Cartés, qui fut longtemps sous investigation de la DEA et d'Interpol, a fait fortune dans la contre-bande de cigarettes, peut-être le trafic du drogue tout en pratiquant le blanchiment de fonds sur une large échelle en collusion avec les milieux mafieux de la région.

Le duel entre le « Colorado » Cartés et le « Libéral » Alegre est un symbole d'un pays corrompu, clientéliste et dominé par une oligarchie puissante : Alegre lui-même est suspecté de détournement de fonds (25 millions de $!) pendant son passage au Ministère des travaux publics.

La parenthèse Lugo refermée, le Paraguay reste un des pays les plus inégalitaires d'Amérique latine.

Selon la CEPAL (Commission économique pour l'Amérique latine et les Caraibes), 55% de la population est sous le seuil de pauvreté en 2010, 30,7% dans l'extrême pauvreté.
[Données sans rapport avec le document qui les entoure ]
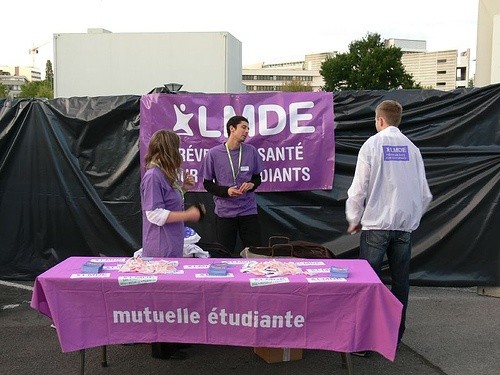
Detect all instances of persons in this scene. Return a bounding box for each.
[203,115,267,256]
[139,129,208,361]
[345,100,432,356]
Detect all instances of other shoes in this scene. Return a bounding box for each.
[153,350,186,359]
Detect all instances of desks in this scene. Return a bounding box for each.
[29,254,405,375]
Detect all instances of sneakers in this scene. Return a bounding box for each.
[352,350,374,357]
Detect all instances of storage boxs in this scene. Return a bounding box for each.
[253,346,303,364]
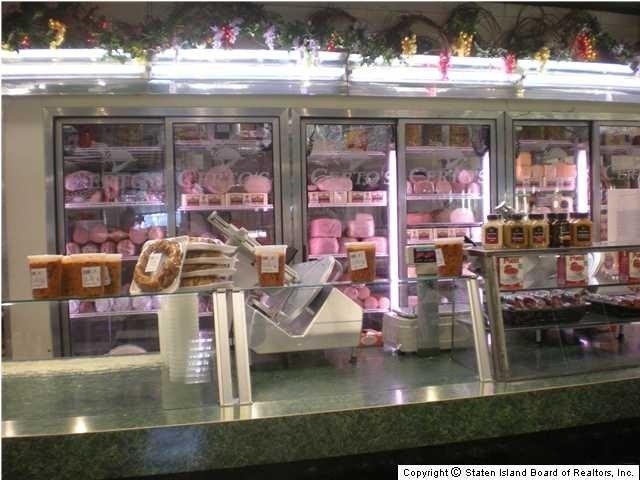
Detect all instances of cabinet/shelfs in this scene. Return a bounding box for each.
[43,103,603,359]
[452,244,640,383]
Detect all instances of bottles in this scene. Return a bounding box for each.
[481,209,595,250]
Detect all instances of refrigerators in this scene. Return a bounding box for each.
[43,106,639,366]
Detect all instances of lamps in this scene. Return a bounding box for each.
[3,48,640,103]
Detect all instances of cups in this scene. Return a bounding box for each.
[27,253,122,300]
[254,234,468,287]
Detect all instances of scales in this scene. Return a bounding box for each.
[383,244,473,358]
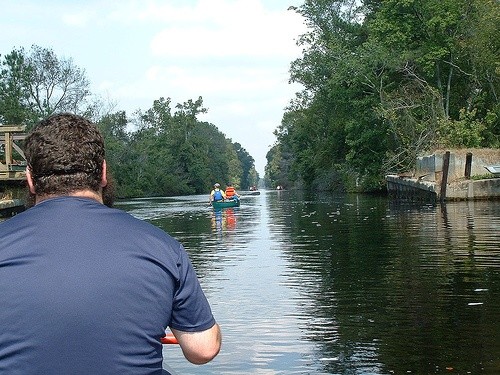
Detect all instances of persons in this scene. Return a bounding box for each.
[0,111,222,375]
[210,183,226,201]
[225,183,240,198]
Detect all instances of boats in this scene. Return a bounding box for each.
[211,201,240,209]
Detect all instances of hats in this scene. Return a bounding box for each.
[214,183,220,187]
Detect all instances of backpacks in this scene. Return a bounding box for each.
[213,189,222,200]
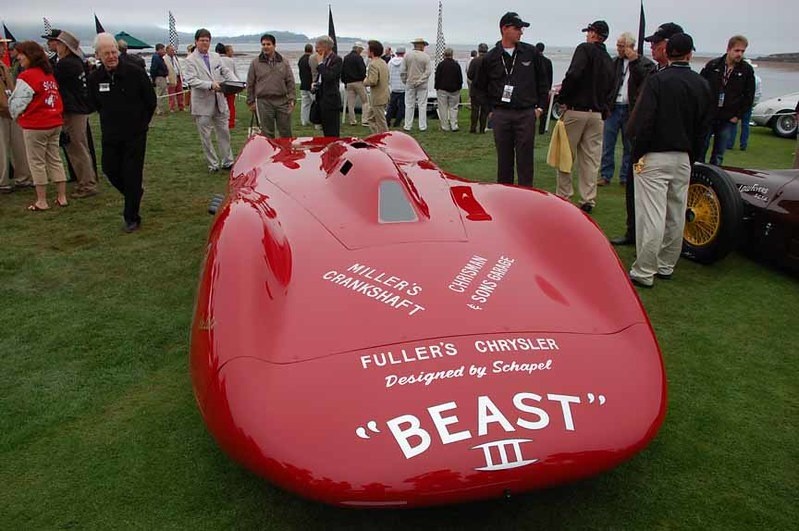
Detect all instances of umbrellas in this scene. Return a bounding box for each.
[110,30,156,52]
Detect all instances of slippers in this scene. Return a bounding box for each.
[52,197,70,207]
[23,200,51,211]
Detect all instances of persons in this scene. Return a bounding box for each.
[88,33,158,233]
[597,30,657,188]
[182,28,240,172]
[465,12,554,188]
[297,35,343,137]
[246,33,297,138]
[399,36,432,131]
[341,40,409,134]
[434,48,464,131]
[699,35,764,166]
[556,20,614,213]
[0,28,101,212]
[150,41,244,131]
[629,23,712,289]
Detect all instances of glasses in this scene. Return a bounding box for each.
[588,23,598,31]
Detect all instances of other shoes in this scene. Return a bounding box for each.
[597,177,610,186]
[350,120,370,127]
[124,223,138,233]
[302,121,322,130]
[610,237,634,245]
[170,108,188,113]
[630,272,675,289]
[0,185,12,193]
[539,127,545,134]
[15,177,36,187]
[208,164,233,174]
[581,202,593,214]
[70,181,98,199]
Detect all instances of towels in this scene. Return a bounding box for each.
[545,118,574,173]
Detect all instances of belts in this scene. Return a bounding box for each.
[567,105,602,112]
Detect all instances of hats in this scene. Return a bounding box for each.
[55,30,84,60]
[743,59,758,68]
[41,29,61,39]
[582,20,609,37]
[643,22,684,43]
[395,47,406,54]
[500,11,530,28]
[353,41,366,50]
[666,33,696,57]
[410,37,430,46]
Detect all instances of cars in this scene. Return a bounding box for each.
[188,129,668,514]
[682,160,799,285]
[547,82,565,121]
[337,65,462,120]
[750,90,799,140]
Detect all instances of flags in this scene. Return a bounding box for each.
[434,0,448,78]
[94,12,107,34]
[637,0,646,56]
[327,2,337,56]
[168,9,181,53]
[2,23,17,44]
[43,16,54,38]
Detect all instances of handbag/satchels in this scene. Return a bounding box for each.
[247,109,262,139]
[309,99,323,125]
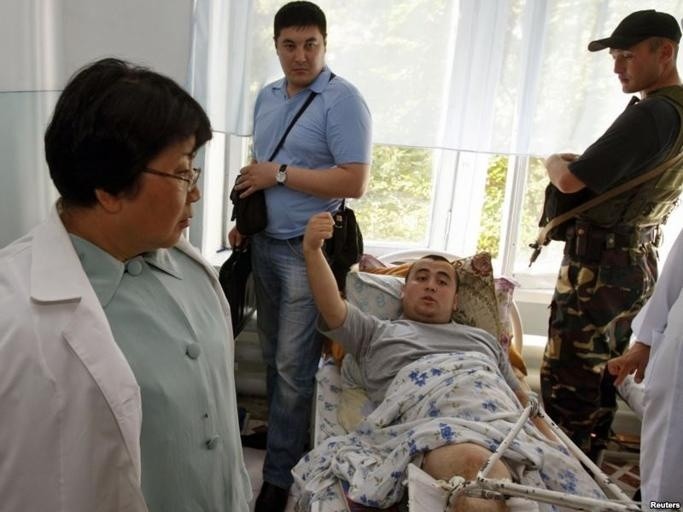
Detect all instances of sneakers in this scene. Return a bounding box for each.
[238,430,268,451]
[253,480,291,512]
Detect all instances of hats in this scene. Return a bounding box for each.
[588,9,682,53]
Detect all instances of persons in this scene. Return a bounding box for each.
[228,1,372,512]
[540,10,681,460]
[0,59,257,512]
[605,230,683,510]
[303,211,560,510]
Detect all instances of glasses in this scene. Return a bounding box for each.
[141,166,202,186]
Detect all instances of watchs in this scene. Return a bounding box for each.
[276,162,288,184]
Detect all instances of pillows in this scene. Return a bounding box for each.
[340,251,520,388]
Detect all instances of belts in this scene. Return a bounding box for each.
[582,227,663,251]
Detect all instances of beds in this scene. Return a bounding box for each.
[289,249,616,512]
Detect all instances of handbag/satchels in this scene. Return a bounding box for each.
[218,236,258,340]
[230,174,269,236]
[527,181,581,267]
[323,202,368,293]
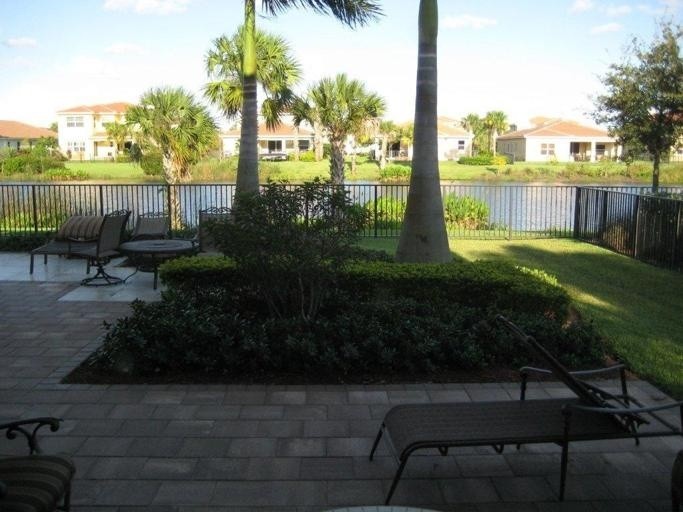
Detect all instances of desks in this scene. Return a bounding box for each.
[117,239,199,290]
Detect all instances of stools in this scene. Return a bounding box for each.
[1,414,76,512]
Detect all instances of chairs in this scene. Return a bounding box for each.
[27,209,170,287]
[368,314,681,503]
[192,206,233,257]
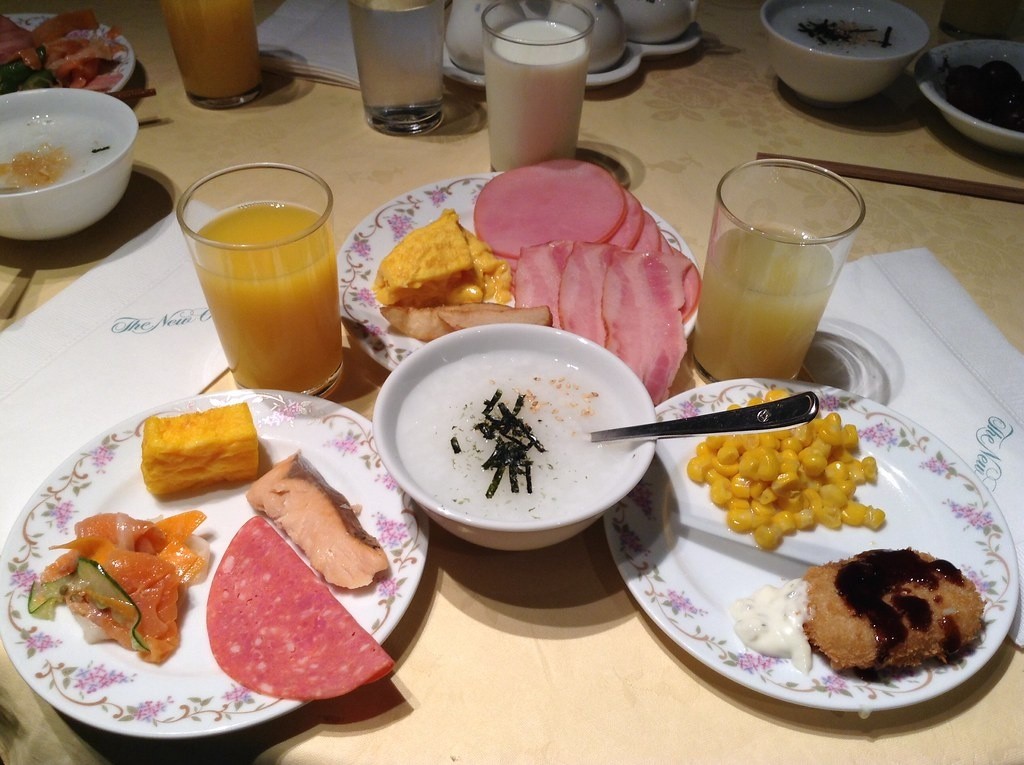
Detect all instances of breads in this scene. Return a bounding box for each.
[140,403,260,494]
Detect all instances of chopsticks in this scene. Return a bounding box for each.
[756,152,1024,204]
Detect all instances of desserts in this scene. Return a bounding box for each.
[732,549,987,674]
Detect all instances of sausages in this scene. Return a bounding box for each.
[206,515,395,698]
[473,160,700,323]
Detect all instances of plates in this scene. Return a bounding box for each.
[335,170,702,371]
[0,12,137,96]
[443,22,702,89]
[603,375,1020,712]
[0,389,430,738]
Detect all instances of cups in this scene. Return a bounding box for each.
[480,0,596,172]
[444,0,697,75]
[347,0,447,137]
[160,0,265,110]
[691,158,866,385]
[176,162,345,399]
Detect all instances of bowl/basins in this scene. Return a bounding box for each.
[913,39,1024,157]
[372,322,658,552]
[759,0,931,110]
[0,87,140,242]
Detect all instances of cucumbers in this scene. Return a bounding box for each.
[27,558,150,653]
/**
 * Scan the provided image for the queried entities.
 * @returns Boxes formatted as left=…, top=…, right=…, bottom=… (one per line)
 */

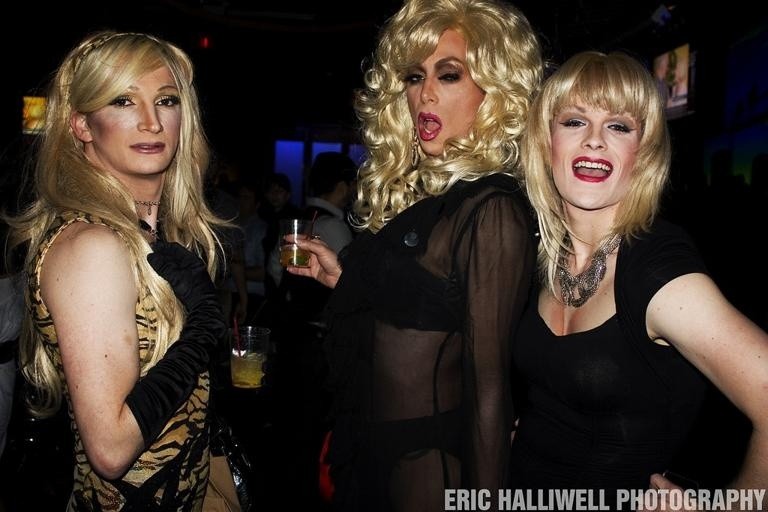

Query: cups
left=278, top=220, right=311, bottom=269
left=230, top=324, right=269, bottom=390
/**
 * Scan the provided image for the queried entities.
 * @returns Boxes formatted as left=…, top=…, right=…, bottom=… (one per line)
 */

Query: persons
left=2, top=0, right=767, bottom=512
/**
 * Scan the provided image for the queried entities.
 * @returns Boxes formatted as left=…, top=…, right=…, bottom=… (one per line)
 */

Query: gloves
left=122, top=240, right=233, bottom=453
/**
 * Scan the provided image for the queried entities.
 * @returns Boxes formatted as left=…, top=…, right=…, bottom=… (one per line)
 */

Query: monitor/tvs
left=652, top=41, right=696, bottom=120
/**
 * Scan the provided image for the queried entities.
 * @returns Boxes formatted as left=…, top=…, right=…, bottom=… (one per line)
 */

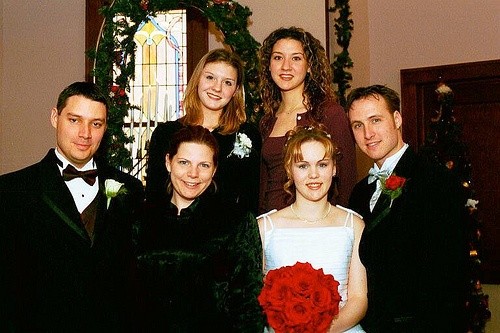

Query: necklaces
left=291, top=202, right=332, bottom=222
left=280, top=99, right=303, bottom=114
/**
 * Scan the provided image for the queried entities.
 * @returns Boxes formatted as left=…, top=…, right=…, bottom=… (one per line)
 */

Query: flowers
left=105, top=178, right=128, bottom=210
left=226, top=131, right=254, bottom=159
left=258, top=263, right=342, bottom=333
left=378, top=172, right=407, bottom=209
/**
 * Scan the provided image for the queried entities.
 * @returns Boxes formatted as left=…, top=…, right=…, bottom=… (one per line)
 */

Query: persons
left=147, top=49, right=262, bottom=223
left=256, top=124, right=368, bottom=333
left=119, top=126, right=262, bottom=333
left=348, top=85, right=486, bottom=333
left=258, top=27, right=359, bottom=208
left=0, top=81, right=146, bottom=333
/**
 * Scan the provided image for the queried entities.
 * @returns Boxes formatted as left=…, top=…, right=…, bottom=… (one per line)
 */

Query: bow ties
left=368, top=168, right=389, bottom=185
left=56, top=157, right=98, bottom=186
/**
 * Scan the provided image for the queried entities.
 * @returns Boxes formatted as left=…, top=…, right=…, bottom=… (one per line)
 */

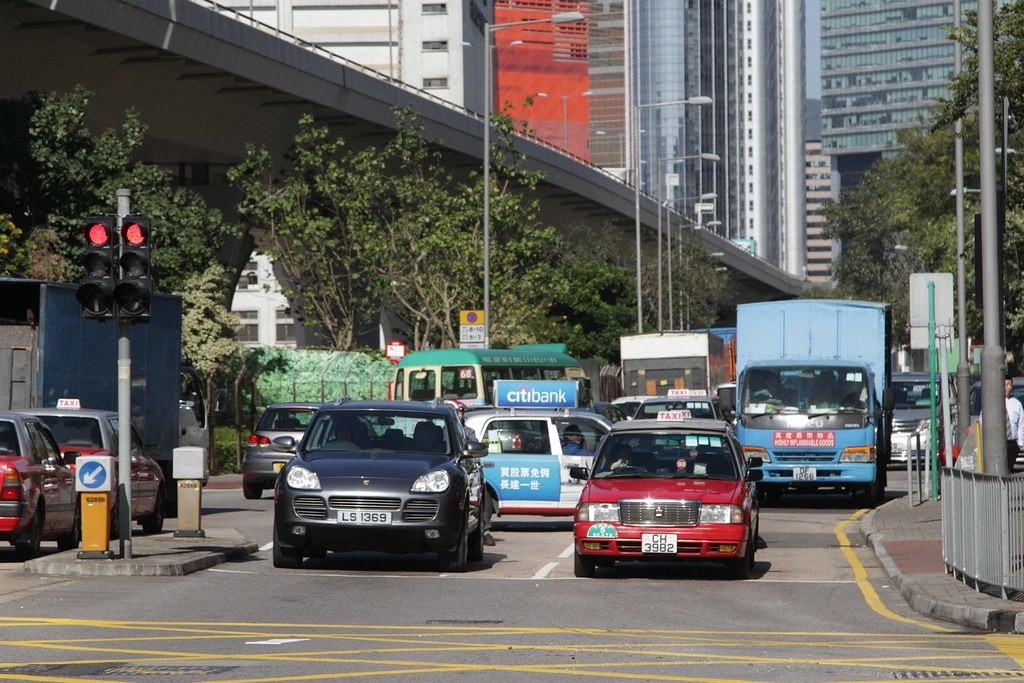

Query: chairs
left=341, top=416, right=363, bottom=443
left=921, top=388, right=930, bottom=399
left=380, top=428, right=405, bottom=448
left=275, top=411, right=295, bottom=427
left=411, top=421, right=436, bottom=445
left=414, top=425, right=448, bottom=451
left=897, top=389, right=908, bottom=401
left=687, top=444, right=729, bottom=471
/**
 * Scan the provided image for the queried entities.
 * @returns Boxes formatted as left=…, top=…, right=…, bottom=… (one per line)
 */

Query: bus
left=391, top=342, right=592, bottom=436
La pauvreté touche la grande majorité des populations rurales, composées de paysans sans terre réclamant une réforme agraire refusée par latifundistes : 1% de la population détient 80% des terres au Paraguay.

Il est nécessaire de rappeler qu'au même moment, sous la présidence d'Hugo Chavez au Venezuela, le taux de pauvreté a été réduit de 49,4% en 1999 à 27,6% en 2008, transformant le pays d'un des plus inégalitaires à un de ceux les plus égalitaires d'Amérique latine.

Alors, où sont les dénonciations contre les vrais nostalgiques de la dictature, les politiciens corrompus et mafieux, les putschistes chevronnés, les gardiens d'un « ordre injuste et d'un progrès pour une minorité » ?

Ceux-ci sont au pouvoir au Paraguay, ils déstabilisent un président démocratiquement élu au Vénézuela dans le silence complice de médias, servant d'autres intérêts que ceux de la démocratie, de la souveraineté et du bien-être des peuples.